Çünkü insan denen şey insandan çok farklı bir insandır, ya daha fazlasıdır ya daha azı; daha fazlasıdır; çünkü cazın hissettiği, aydınlattığı ve hatta sezip kavradığı, çok önceden ele aldığı şeyi içinde bulundurur; çok daha az insandır da insan çünkü bu özgürlükten bazen estetik, bazen ahlak oyunları yaratmıştır; üstünde ya at ya kale olmak için isteğini, iştahını saklı tuttuğu bir satranç tahtası yapmıştır, okullarda öğretilen bir özgürlük tanımı bulmuştur ki o okullarda çocuklara bir kesik caz ritminin ilk ölçüleri, bir blues vb. Hiçbir zaman öğretilmez ve öğretilmeyecektir de.

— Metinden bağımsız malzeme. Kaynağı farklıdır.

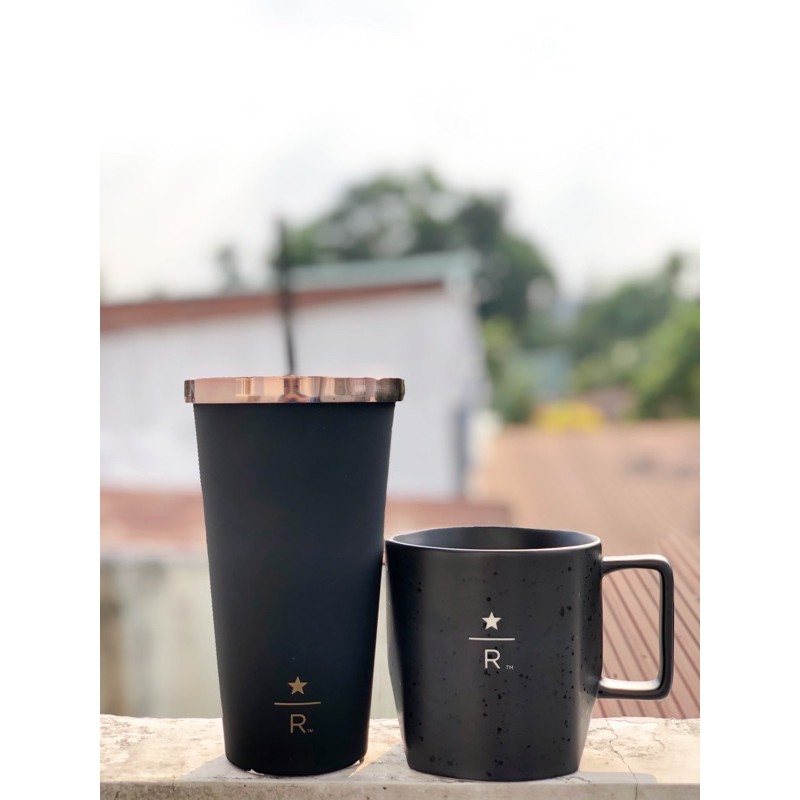 Ly Starbucks Vietnam Reserve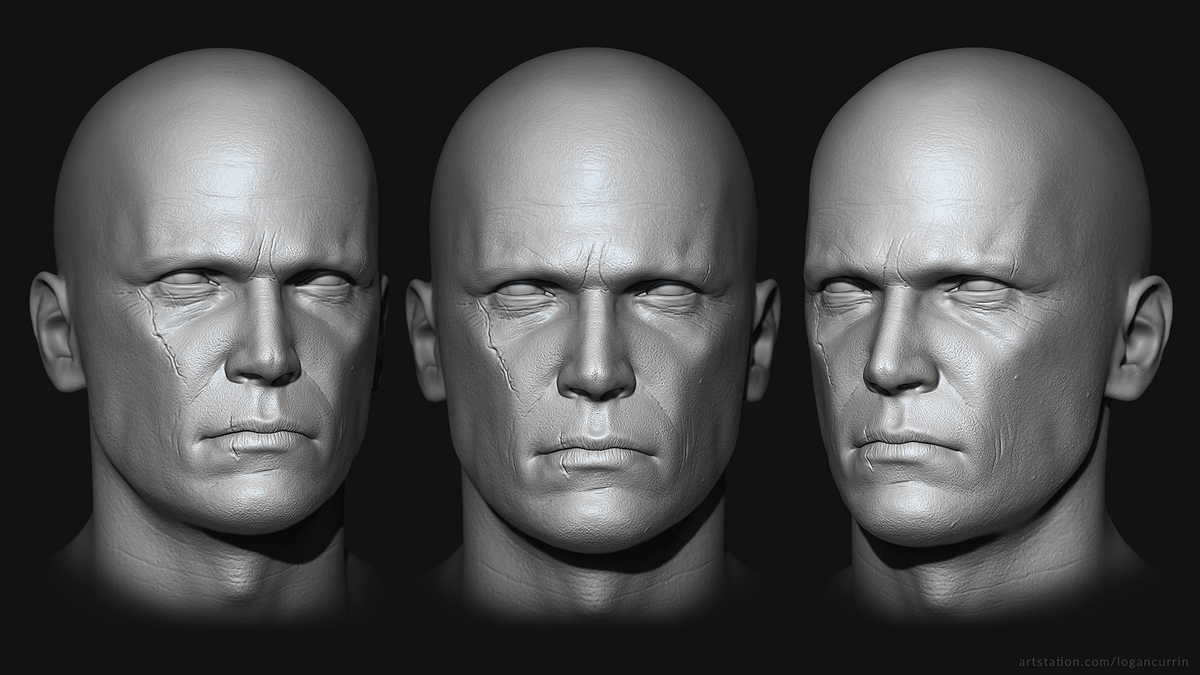 LoganCurrin_inFAMOUS-ZBrush-01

I could sit right there and think a thousand miles away, I could sit right here and think a thousand miles away, Since I had the blues this bad, I can't remember the day...¹
1. (ing.) Burada oturup binlerce mil ötenin hayalini kurabilirim / Burada oturup binlerce mil ötenin hayalini kurabilirim / Böyle blues'lara kapıldığımdan beri o günü hatırlayamıyorum. (Y.N.)